--- Begin MATERIAL PROVIDED ---
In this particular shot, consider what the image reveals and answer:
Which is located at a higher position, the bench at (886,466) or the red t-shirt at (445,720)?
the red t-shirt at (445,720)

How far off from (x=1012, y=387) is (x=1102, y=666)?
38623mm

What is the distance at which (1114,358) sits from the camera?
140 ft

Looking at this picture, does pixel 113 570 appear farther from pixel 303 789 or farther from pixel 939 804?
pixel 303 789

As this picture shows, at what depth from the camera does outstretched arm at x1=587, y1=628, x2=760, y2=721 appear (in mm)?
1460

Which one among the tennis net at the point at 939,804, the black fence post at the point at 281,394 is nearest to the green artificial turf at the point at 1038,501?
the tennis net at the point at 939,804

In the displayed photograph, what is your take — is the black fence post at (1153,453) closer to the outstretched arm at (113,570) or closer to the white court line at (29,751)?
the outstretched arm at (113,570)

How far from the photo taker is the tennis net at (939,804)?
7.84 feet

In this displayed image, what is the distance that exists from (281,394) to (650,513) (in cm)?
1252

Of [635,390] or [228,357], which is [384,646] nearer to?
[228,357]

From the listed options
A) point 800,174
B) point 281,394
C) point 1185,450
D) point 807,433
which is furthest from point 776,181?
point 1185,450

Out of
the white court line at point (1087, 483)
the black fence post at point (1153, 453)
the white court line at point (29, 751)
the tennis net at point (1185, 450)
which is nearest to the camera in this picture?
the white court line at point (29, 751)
--- End MATERIAL PROVIDED ---
> _WHAT THE TASK REQUIRES_:
Copy the listing above word for word, from the line containing "What is the distance at" through the end of the listing, both ends included.

> _TASK ANSWER_:
What is the distance at which (1114,358) sits from the camera?
140 ft

Looking at this picture, does pixel 113 570 appear farther from pixel 303 789 or farther from pixel 939 804?
pixel 303 789

As this picture shows, at what depth from the camera does outstretched arm at x1=587, y1=628, x2=760, y2=721 appear (in mm)?
1460

Which one among the tennis net at the point at 939,804, the black fence post at the point at 281,394 is nearest to the green artificial turf at the point at 1038,501?
the tennis net at the point at 939,804

In the displayed photograph, what is your take — is the black fence post at (1153,453) closer to the outstretched arm at (113,570) or closer to the white court line at (29,751)?
the outstretched arm at (113,570)

How far from the photo taker is the tennis net at (939,804)?
7.84 feet

In this displayed image, what is the distance that exists from (281,394) to (650,513) (in cm)?
1252

Of [635,390] or [228,357], which is [384,646] nearer to?
[228,357]

From the listed options
A) point 800,174
B) point 281,394
C) point 1185,450
D) point 807,433
which is furthest from point 776,181?
point 1185,450

Out of
the white court line at point (1087, 483)
the black fence post at point (1153, 453)
the white court line at point (29, 751)
the tennis net at point (1185, 450)
which is nearest to the camera in this picture?
the white court line at point (29, 751)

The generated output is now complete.